НЕТ ДОРОГИ В РАЙ

На юге Франции, в Авиньоне, продолжается фестиваль, на протяжении многих десятилетий считающийся смотром наивысших театральных достижений Европы. Узнать о последних веяниях театральной моды этим летом сюда приехало рекордное число российских режиссеров.

Кирилл Серебренников, Дмитрий Крымов, Иосиф Райхельгауз, Борис Мильграм, Михаил Бычков - увы, никто из них не удостоился чести попасть в фестивальную афишу, и все они ходят по авиньонским улицам в качестве простых зрителей.
Почти ни у кого не вызывает сомнений, кто именно является главным героем 62-го Авиньонского фестиваля. Конечно, это итальянец Ромео Кастеллуччи. Во-первых, наряду с французской актрисой Валери Древиль этот режиссер в нынешнем году выполняет почетную миссию по формированию фестивальной программы, а во-вторых, он с успехом осуществил в Авиньоне амбициозный проект постановки "Божественной комедии" Данте. И уже сейчас можно утверждать, что цикл "Inferno. Purgatorio. Paradiso" - это едва ли не наивысшее достижение в биографии Кастеллуччи, считающегося в принципе режиссером неровным и способным как на грандиозные всплески, так и на провалы. Московской публике Кастеллуччи знаком по Чеховскому фестивалю, фестивалю "Территория". Наверняка его еще не раз пригласят в Россию с гастролями. Вот только вряд ли с "Божественной комедией" - уж слишком сильно эта сценическая трилогия вписана в пространство папского города Авиньона.

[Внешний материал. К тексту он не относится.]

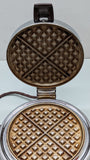 Toastmaster Model 2D2 Waffle Iron Art-deco, Chrome and Bakelite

Как и следовало ожидать, Кастеллуччи преодолел весь путь сквозь ад и рай, не произнеся со сцены ни единой дантовской строки. Этот режиссер вообще испытывает недоверие к словам, чаще мыслит картинками. Он просто поделился представлениями о том, как, по его мнению, должны выглядеть Ад, Чистилище и Рай. Свой "Ад" он поместил в мрачные стены Папского дворца, буквально набив это огромное пространство под открытым небом разношерстной массовкой, состоящей из младенцев, стариков, мужчин и женщин. Толпа бродит по сцене бледными тенями, причем каждый одновременно и любит ближнего, и убивает его своей эгоистической любовью. Теплое местечко в Аду нашлось и для самого режиссера, который отдал себя первого на растерзание истошно лающим адским церберам - в начале спектакля на Кастеллуччи, предусмотрительно надевшего ватный костюм, спускают целую свору. На сцене можно будет увидеть и альпиниста, устраивающего побег из высоченного Папского дворца, и горящий рояль, и взрывающиеся телевизоры, и апокалиптического белого коня, и идеолога адской поп-культуры Энди Уорхолла.
Инфернальная избыточность первой части трилогии компенсирована спокойным замедленным темпом "Чистилища", которое играют в выставочном павильоне за городом. Перенося нас в горние миры, Кастеллуччи ставит спектакль уже не о людях, а о бестелесных звездах, тихо беседующих друг с другом. Мать, Отец и Сын разыгрывают невинные бытовые сценки, но каждый их шаг сопровождается титрами: "Первая звезда сказала, Вторая звезда ответила". Они напоминают то ли Троицу, то ли Святое семейство, причем отец обрекает сына на страшные страдания, уводя его в дальнюю комнату.
Что касается Рая, то зрителей туда не пустят, а лишь дадут подсмотреть через дырочку в течение нескольких минут. Рай в представлении Кастеллуччи выглядит так: заброшенная средневековая церковь, залитая водой, светом и божественной музыкой. В отдалении виднеется рояль, за который некому сесть - в раю, увы, безлюдно, в отличие от ада плотность райского населения никакая. До нас, столпившихся у небесных врат смертных, долетят разве что райские брызги.